Dessa forma, insistir na unificação da PIS/Cofins não é apenas perder uma oportunidade única de tornar a tributação mais simples, justa, transparente e alinhada às melhores práticas internacionais, é jogar fora as mais de 1000 horas de trabalho da Comissão Mista, que resultaram na publicação de um excelente relatório e que deveria servir de base para as próximas etapas de tramitação da reforma. Precisamos de uma reforma ampla sobre o consumo que mostre o compromisso com o futuro do Brasil, da população, das empresas e dos entes federativos.  

Por que a CBS (unificação da PIS/Cofins) não resolve o problema?
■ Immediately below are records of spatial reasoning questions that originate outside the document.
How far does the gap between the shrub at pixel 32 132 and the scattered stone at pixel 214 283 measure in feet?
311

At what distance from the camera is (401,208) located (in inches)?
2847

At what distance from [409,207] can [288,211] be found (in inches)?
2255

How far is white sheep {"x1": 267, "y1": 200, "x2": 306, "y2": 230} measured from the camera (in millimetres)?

O Pra Ser Justo defende que uma boa reforma tributária deve ser baseada em 7 pontos mínimos.  No entanto, apenas um deles está contemplado no projeto de lei que propõe a criação da CBS, indicando como a proposta é insuficiente para resolver os  problemas da tributação sobre o consumo. Entenda os nossos 7 princípios e como a CBS endereça cada um deles:

1) Unificação dos tributos federais, estaduais e municipais sobre o consumo em um tributo sobre valor agregado de base ampla: a CBS não altera tributos estaduais e municipais. Isto é um problema à medida que o ICMS é o tributo mais complexo e com alto grau de litígio. Segundo pesquisa do Insper, o contencioso acumulado do ICMS é  136,2% maior que toda a arrecadação tributária feita em 2019 pelos 27 ICMS em vigência no país.  Outro problema é a segmentação entre o ICMS, cobrado sobre mercadorias, e o ISS, sobre serviços, que além de provocarem cumulatividade, onerando investimentos e exportações; é incompatível com a nova economia, na qual a separação entre mercadorias, serviços e intangíveis (como a cessão e licenciamento de direitos) tende a ser cada vez menos clara.

2) Adoção do crédito financeiro: a CBS prevê a adoção do crédito financeiro, como defendido pelo Pra Ser Justo.

3) Adoção do princípio do destino, com mecanismos que assegurem perdas mínimas e graduais para os estados e municípios mais impactados: por não alterar o ICMS e o ISS, a CBS não altera a o princípio da origem (cobrança dos tributos no local em que estão as empresas) para o destino (cobrança dos tributos onde as pessoas consomem). Além de destoar do padrão internacional, a tributação na origem impulsiona a Guerra Fiscal, prejudicial para todos, e amplia desigualdades regionais. Um estudo do IPEA indica que  a adoção a princípio do destino pode reduzir a diferença entre a maior e menor receita per capita de ICMS e ISS de 270 vezes para 6 vezes entre estados e municípios.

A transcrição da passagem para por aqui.